Privacy professionals often have a hard time keeping track of technology and how it affects privacy. This post is meant to help explain the technology of local/web storage.
With the ability to track users across domains, cookies have earned a bad reputation in the privacy community. This became particularly acute with the passing of the EU Cookie law. In particular the law requires affirmative consent when local storage on a user’s computer is used in a way that is not “strictly necessary for the delivery of a service requested by the user.” In other words, if you’re using it to complete a shopping cart at an online store, you need not get consent. If you’re using it to track the user for advertising purposes then you need to get consent.
The con here is that, as a privacy professional, you should be aware of what your developers are doing with web/local storage. Simply asking your developer if they are using cookies may illicit a negative response when they are using an alternative technology that isn’t cookies. Later revelations and returning to your developers may result in a response “Well you asked about cookies, not local storage!” There are also proposals for a local browser accessible database but as of the time of this writing this is not an internet standard (see Mozilla Firefox’s IndexDB for an example).

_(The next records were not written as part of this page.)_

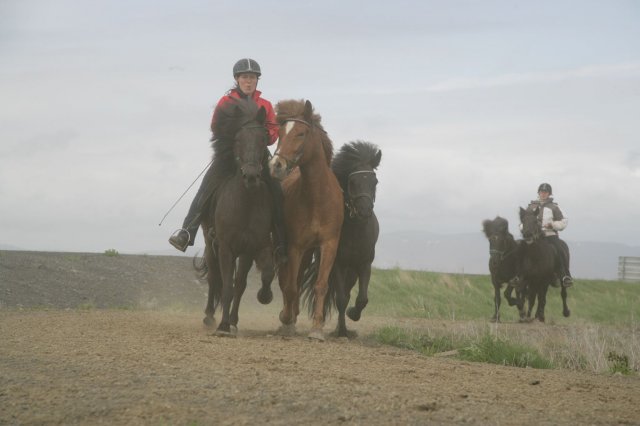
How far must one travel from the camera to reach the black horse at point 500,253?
20031 mm

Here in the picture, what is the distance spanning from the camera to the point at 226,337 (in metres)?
10.9

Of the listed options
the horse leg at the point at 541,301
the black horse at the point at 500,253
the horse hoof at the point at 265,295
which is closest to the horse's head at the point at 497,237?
the black horse at the point at 500,253

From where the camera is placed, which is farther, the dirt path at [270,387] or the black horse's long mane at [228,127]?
the black horse's long mane at [228,127]

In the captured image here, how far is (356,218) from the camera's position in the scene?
12.0m

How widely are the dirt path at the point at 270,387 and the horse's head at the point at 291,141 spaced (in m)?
1.94

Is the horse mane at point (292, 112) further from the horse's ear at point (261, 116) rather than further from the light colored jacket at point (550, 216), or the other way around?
the light colored jacket at point (550, 216)

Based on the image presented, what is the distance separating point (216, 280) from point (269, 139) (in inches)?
95.7

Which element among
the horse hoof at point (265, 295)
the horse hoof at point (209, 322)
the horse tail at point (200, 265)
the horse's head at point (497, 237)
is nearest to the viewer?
the horse hoof at point (265, 295)

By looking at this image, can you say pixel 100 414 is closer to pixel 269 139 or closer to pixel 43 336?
pixel 43 336

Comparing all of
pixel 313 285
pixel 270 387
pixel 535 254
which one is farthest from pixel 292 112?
pixel 535 254

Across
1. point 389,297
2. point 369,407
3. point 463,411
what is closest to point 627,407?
point 463,411

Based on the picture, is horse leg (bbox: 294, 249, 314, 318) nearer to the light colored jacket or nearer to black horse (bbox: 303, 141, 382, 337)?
black horse (bbox: 303, 141, 382, 337)

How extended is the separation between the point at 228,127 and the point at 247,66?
104 cm

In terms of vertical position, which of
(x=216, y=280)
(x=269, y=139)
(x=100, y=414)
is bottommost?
(x=100, y=414)
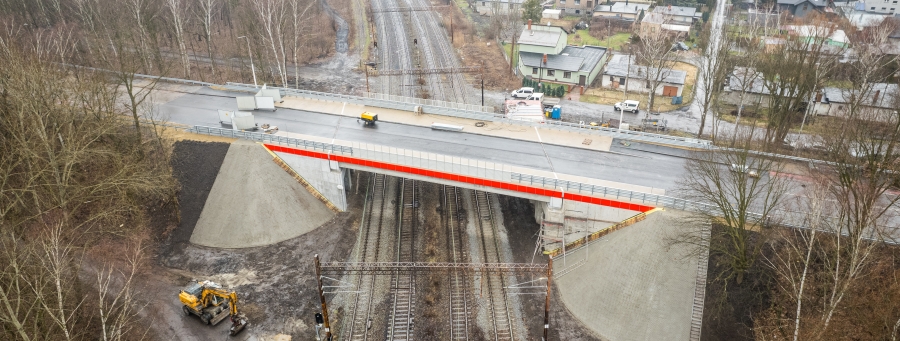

Local storage also has the potential to increase privacy. Decentralization is a key technique for architecting for privacy and having access to 5MB of local storage allows enough room to keep most, if not all, client data on the client. Instead of developing rich customer profiles for personalization on the server, keeping this data on the client reduces the risks to the user because the server becomes less of a target. Of course, care must be taken to deal with multi tenancy (more than one person on an end client), which may be especially difficult for systems accessed often by library patrons and the problems of people accessing the data of other local users.